● **PROBLEM**:
Reproduce every one of the items below word for word, omitting the pictures.

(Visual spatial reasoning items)
┄┄┄┄┄┄

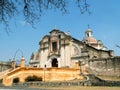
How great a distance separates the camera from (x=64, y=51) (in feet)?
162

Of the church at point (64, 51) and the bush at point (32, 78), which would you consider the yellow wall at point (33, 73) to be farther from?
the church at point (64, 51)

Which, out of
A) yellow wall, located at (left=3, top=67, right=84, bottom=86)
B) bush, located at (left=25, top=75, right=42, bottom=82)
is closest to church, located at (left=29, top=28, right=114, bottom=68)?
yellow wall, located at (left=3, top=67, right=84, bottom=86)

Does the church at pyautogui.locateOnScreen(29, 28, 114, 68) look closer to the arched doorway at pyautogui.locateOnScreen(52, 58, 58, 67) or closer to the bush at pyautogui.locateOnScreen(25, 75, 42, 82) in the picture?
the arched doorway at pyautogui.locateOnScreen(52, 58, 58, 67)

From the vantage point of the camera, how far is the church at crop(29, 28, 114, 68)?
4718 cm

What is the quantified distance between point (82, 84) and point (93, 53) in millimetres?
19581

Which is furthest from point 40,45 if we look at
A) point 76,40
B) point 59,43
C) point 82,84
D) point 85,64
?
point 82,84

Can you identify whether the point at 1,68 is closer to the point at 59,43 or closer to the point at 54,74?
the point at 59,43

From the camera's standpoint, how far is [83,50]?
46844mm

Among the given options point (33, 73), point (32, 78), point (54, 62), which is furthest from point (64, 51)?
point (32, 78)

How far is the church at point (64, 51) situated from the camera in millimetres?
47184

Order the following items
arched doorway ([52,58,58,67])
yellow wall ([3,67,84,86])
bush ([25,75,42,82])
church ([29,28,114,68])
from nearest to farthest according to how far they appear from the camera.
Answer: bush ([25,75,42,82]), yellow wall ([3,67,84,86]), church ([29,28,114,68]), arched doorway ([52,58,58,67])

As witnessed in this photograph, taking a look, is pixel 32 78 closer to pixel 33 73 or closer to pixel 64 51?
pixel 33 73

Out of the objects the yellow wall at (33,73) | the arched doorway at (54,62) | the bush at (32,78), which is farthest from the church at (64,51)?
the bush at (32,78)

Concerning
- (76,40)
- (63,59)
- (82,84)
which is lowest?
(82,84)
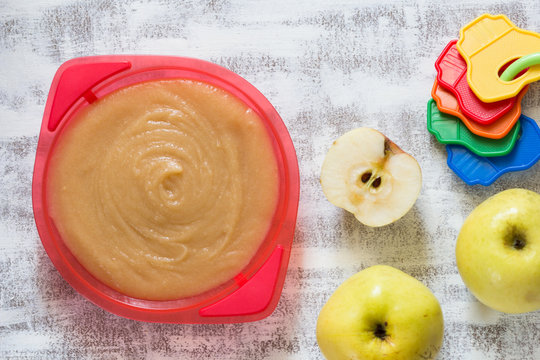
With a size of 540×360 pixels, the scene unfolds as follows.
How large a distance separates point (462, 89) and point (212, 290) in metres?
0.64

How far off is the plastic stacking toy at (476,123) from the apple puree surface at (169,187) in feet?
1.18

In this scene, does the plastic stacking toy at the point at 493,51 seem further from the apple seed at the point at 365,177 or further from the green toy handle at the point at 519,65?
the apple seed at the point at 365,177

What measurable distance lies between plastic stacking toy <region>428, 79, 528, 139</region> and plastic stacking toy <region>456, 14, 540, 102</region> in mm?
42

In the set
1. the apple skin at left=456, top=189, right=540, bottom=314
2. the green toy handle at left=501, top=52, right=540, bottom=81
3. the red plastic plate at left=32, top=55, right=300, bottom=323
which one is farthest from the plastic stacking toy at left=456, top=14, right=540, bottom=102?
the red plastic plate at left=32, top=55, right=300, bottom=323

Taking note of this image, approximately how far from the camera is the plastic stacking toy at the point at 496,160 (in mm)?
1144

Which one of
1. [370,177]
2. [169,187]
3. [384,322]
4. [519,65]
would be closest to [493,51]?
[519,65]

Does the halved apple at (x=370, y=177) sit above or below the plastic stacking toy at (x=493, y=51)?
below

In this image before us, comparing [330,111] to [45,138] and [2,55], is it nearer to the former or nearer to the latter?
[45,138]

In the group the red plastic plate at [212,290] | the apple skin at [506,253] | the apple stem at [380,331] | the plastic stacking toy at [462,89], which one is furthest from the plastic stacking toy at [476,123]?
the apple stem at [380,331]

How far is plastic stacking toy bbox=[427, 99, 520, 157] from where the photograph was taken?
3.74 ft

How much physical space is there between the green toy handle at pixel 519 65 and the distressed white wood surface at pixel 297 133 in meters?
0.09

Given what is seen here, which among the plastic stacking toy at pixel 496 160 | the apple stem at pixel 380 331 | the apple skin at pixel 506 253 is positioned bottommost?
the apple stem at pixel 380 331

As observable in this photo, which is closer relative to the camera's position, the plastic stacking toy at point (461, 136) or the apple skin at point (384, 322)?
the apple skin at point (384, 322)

┄┄┄┄┄┄

● **CORRECT ANSWER**:
How great a distance separates the camera from (x=64, y=51) (in feet)?
162

Of the church at point (64, 51) and the bush at point (32, 78), which would you consider the yellow wall at point (33, 73) to be farther from?
the church at point (64, 51)

Which, out of
A) yellow wall, located at (left=3, top=67, right=84, bottom=86)
B) bush, located at (left=25, top=75, right=42, bottom=82)
is closest to church, located at (left=29, top=28, right=114, bottom=68)?
yellow wall, located at (left=3, top=67, right=84, bottom=86)

Does the church at pyautogui.locateOnScreen(29, 28, 114, 68) look closer to the arched doorway at pyautogui.locateOnScreen(52, 58, 58, 67) or closer to the bush at pyautogui.locateOnScreen(25, 75, 42, 82) in the picture?
the arched doorway at pyautogui.locateOnScreen(52, 58, 58, 67)

From the vantage point of the camera, how far is the church at crop(29, 28, 114, 68)?
4718 cm

What is the quantified distance between point (82, 84) and point (93, 53) in millimetres?
19581

Which is furthest from point 40,45 if we look at
A) point 76,40
B) point 59,43
C) point 82,84
D) point 85,64
?
point 82,84

Can you identify whether the point at 1,68 is closer to the point at 59,43 or closer to the point at 54,74?
the point at 59,43

From the camera's standpoint, how far is [83,50]?
46844mm

Among the given options point (33, 73), point (32, 78), point (54, 62), which is furthest from point (64, 51)?
point (32, 78)

How far is the church at point (64, 51) situated from the camera in millimetres?
47184

Order the following items
arched doorway ([52,58,58,67])
yellow wall ([3,67,84,86])
bush ([25,75,42,82])
church ([29,28,114,68])
from nearest to farthest according to how far they appear from the camera.
Answer: bush ([25,75,42,82]), yellow wall ([3,67,84,86]), church ([29,28,114,68]), arched doorway ([52,58,58,67])

As witnessed in this photograph, taking a look, is pixel 32 78 closer to pixel 33 73 or closer to pixel 64 51?
pixel 33 73

Out of the objects the yellow wall at (33,73) | the arched doorway at (54,62) | the bush at (32,78), which is farthest from the church at (64,51)?
the bush at (32,78)

Concerning
- (76,40)
- (63,59)
- (82,84)
which is lowest?
(82,84)
With a size of 540×360 pixels, the scene unfolds as follows.
How large a distance separates point (462, 89) and point (212, 290) in metres?
0.64

How far off is the plastic stacking toy at (476,123) from the apple puree surface at (169,187) in feet?
1.18

In this scene, does the plastic stacking toy at the point at 493,51 seem further from the apple seed at the point at 365,177 or further from the green toy handle at the point at 519,65?
the apple seed at the point at 365,177

What measurable distance lies between plastic stacking toy <region>428, 79, 528, 139</region> and plastic stacking toy <region>456, 14, 540, 102</region> in mm?
42

In the set
1. the apple skin at left=456, top=189, right=540, bottom=314
2. the green toy handle at left=501, top=52, right=540, bottom=81
3. the red plastic plate at left=32, top=55, right=300, bottom=323
which one is farthest from the plastic stacking toy at left=456, top=14, right=540, bottom=102?
the red plastic plate at left=32, top=55, right=300, bottom=323

Taking note of this image, approximately how far from the camera is the plastic stacking toy at the point at 496,160 (in mm)?
1144

Which one of
1. [370,177]
2. [169,187]
3. [384,322]
4. [519,65]
would be closest to [493,51]?
[519,65]

Does the halved apple at (x=370, y=177) sit above or below the plastic stacking toy at (x=493, y=51)?
below

In this image before us, comparing [330,111] to [45,138] and [2,55], is it nearer to the former or nearer to the latter?
[45,138]

In the group the red plastic plate at [212,290] | the apple skin at [506,253] | the apple stem at [380,331] | the plastic stacking toy at [462,89], which one is furthest from the plastic stacking toy at [476,123]?
the apple stem at [380,331]

How far is plastic stacking toy bbox=[427, 99, 520, 157] from where the photograph was taken?
3.74 ft

How much physical space is there between the green toy handle at pixel 519 65 and the distressed white wood surface at pixel 297 133 in meters?
0.09

Given what is seen here, which among the plastic stacking toy at pixel 496 160 | the apple stem at pixel 380 331 | the apple skin at pixel 506 253 is positioned bottommost?
the apple stem at pixel 380 331

As observable in this photo, which is closer relative to the camera's position, the plastic stacking toy at point (461, 136) or the apple skin at point (384, 322)?
the apple skin at point (384, 322)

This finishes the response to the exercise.